As a first year nursing student respiratory rate was counted for fifteen seconds and then multiplied by four. Within a systematic review The Joanna Briggs Institute (1999) found that a fifteen second count period compared to the full one minute count period when measuring respiratory rate found significant differences between the outcomes in rate. Now as a third year student a full one minute count is always completed to assess the patient’s respiratory rate.
An article by Hogan (2006) states that in many cases respiratory rate is not completed by nursing staff when assessing patients and was recorded less than 50% of the time on general wards. This means that insufficient information is gathered to successfully complete the MEWT scoring system.
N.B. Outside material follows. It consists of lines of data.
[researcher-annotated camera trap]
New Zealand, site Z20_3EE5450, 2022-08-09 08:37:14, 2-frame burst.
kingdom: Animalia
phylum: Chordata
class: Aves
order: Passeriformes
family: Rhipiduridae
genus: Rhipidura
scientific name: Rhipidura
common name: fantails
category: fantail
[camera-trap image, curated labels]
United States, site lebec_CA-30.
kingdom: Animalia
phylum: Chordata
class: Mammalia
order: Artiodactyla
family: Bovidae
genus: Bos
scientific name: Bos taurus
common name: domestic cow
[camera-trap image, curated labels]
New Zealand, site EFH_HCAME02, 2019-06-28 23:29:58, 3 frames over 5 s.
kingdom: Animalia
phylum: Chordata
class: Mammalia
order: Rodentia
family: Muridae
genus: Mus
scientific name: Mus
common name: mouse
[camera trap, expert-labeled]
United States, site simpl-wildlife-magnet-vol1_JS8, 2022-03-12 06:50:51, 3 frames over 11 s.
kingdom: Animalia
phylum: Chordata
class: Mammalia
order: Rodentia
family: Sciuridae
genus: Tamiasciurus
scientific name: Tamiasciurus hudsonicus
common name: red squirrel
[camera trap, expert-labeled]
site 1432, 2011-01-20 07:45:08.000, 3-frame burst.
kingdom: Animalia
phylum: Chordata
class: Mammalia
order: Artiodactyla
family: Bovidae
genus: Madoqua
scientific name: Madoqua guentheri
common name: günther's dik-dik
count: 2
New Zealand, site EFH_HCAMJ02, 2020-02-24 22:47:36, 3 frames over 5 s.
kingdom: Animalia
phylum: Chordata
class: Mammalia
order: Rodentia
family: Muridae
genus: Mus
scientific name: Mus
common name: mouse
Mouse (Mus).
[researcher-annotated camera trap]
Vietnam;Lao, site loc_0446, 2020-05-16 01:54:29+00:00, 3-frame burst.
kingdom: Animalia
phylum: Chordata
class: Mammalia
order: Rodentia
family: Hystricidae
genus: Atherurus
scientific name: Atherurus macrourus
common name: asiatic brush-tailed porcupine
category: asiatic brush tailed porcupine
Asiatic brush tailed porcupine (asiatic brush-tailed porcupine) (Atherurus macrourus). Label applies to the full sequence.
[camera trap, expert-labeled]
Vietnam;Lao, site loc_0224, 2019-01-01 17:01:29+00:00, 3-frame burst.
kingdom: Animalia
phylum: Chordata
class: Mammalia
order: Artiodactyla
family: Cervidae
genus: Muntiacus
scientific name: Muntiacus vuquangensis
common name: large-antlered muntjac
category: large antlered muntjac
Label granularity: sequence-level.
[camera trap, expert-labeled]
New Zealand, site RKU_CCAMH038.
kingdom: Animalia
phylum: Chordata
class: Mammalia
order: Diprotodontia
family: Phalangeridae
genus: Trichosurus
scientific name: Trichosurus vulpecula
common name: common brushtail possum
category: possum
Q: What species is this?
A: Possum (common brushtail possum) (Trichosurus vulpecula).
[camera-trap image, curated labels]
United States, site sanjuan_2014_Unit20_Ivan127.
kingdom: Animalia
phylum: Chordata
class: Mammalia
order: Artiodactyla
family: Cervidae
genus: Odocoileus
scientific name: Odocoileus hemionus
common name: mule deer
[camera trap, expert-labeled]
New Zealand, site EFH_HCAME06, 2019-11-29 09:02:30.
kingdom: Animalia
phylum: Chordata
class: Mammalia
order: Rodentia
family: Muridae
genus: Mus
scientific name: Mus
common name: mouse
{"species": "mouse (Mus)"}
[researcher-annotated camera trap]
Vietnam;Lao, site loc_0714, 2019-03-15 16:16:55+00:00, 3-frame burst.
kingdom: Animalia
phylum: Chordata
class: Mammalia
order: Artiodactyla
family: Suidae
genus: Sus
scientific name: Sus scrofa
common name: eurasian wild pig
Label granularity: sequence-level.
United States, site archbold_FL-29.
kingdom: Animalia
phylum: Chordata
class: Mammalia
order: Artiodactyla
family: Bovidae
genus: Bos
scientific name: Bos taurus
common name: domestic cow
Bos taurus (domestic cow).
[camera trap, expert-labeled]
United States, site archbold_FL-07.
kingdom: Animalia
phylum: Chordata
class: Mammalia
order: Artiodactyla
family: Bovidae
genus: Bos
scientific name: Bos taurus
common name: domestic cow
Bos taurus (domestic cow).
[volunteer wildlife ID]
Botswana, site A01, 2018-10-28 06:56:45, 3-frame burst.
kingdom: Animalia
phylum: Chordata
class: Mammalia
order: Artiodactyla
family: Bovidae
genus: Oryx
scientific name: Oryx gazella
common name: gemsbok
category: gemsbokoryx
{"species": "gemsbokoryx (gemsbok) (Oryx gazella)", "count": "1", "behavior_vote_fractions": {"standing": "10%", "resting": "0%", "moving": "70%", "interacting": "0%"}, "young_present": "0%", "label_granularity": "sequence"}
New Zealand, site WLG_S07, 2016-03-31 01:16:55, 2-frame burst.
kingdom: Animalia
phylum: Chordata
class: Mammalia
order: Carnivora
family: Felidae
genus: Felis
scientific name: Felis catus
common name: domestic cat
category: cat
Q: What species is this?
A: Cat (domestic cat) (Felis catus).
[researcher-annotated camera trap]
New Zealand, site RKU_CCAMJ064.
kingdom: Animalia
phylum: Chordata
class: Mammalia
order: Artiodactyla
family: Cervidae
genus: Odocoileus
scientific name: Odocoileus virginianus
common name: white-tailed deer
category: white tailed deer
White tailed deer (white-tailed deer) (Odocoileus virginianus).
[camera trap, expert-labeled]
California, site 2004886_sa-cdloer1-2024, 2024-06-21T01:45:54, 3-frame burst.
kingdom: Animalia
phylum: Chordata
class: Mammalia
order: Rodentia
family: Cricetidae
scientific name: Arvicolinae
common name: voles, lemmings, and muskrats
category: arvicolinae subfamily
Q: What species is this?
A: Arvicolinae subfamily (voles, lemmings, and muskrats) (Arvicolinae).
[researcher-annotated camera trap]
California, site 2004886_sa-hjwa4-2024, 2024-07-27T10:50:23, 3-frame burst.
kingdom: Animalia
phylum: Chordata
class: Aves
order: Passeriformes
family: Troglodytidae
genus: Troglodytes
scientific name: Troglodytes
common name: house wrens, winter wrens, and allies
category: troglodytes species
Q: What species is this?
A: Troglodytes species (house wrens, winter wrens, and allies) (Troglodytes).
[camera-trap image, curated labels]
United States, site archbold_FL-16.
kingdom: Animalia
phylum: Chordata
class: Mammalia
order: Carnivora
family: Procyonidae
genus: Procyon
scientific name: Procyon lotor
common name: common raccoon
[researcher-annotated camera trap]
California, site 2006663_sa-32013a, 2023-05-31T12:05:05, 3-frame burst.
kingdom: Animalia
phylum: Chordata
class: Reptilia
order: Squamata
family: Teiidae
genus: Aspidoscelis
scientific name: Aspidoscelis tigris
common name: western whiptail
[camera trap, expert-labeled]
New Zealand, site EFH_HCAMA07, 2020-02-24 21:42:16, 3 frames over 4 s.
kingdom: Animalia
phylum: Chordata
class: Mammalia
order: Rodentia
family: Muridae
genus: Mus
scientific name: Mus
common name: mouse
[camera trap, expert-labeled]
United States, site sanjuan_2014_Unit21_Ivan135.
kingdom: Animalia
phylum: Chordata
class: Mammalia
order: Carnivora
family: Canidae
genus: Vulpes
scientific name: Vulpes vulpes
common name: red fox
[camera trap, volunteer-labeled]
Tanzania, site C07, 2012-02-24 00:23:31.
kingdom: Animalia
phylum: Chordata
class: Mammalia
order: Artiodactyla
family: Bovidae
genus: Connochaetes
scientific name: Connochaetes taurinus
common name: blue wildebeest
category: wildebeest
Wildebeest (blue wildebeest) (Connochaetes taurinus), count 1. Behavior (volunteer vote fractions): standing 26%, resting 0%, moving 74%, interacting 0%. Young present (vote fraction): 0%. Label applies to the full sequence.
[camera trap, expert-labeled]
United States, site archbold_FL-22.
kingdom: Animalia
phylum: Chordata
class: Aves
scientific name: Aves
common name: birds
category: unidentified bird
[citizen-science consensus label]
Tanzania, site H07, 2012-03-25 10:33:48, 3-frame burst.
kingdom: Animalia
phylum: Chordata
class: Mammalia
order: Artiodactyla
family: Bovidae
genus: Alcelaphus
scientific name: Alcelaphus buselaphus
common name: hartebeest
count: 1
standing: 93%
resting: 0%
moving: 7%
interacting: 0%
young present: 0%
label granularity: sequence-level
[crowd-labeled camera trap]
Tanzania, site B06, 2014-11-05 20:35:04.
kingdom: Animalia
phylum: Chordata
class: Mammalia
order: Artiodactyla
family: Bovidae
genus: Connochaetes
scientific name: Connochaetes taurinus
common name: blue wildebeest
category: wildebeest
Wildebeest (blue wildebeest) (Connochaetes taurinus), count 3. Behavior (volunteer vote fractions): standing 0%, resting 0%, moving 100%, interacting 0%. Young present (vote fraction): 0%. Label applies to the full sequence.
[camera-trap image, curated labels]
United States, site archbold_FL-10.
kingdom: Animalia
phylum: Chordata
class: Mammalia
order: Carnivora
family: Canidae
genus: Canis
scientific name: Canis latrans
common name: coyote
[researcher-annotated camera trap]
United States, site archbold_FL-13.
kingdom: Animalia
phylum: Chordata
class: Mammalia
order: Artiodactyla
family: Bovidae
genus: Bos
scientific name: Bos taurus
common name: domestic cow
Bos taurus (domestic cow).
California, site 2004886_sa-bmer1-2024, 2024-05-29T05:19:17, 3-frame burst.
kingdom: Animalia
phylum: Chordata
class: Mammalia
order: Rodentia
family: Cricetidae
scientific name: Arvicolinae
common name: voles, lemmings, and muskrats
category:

As a first year student it was observed that respiratory rate was often omitted on the MEWT chart so occasionally the student also omitted the information. A further article by Butler-Williams, Cantrill and Maton (2005) shows that during their study nurses and other health care workers do not see respiratory rate as a vital sign so therefore often omit the information. Through varying placements and theoretical knowledge gained the student now realises that respiratory rate is indeed a vital sign and now always completes a full one minute respiratory rate assessment on a patient. The National Patient Safety Agency (NSPA) (2007a) completed a report on the necessity for completing all assessment criteria on the MEWT chart especially respiratory rate to detect vital changes in health for the prevention of unnecessary deaths within hospitals. Another report by the NSPA (2007b), state that there were an unacceptable amount of deaths within the United Kingdom because of the insufficient monitoring of patients vital signs. These reports have reiterated the need for the recording of respiratory rate within the student’s current and future practice.
Benner (2001) and the Dreyfus model of skill acquisition shows that in relation to the incident described above the student has progressed through the stages of one: beginner to the current stage of two: advanced beginner within the current training. However it is noted that to continue progressing through the stages according to Stuart (2007) the use continuous use of assessment of clinical practice and skills should be drawn upon to enhance learning and similar situations and incidents need to be experienced.
Conclusion:
To conclude, it is evident that there has been a great development of clinical skills in relation the assessment and management of an acutely unwell patient. The student can now see the progression of skills throughout the IPLP and the necessity for a holistic assessment. There is an obvious link between the practice and theory elements of the course in relation to the assessment and management of the acutely ill patient.
Action Plan:
On encountering this situation again I will proceed to do everything the same although a slight of time was lost confirming the procedure to fast bleep the doctor. Next time I will ensure that I know all the emergency and routine telephone procedures for all the hospitals. To ensure a more efficient assessment on next encountering a similar situation an ECG may need to be completed prior to contacting the doctor to provide a more holistic view of the patient’s current situation. However, I have learnt that this is not a situation I am ready to deal with independently and should continue to request help from a more senior member of staff who can give me guidance on the patient, their condition and the management plan that needs to be implemented.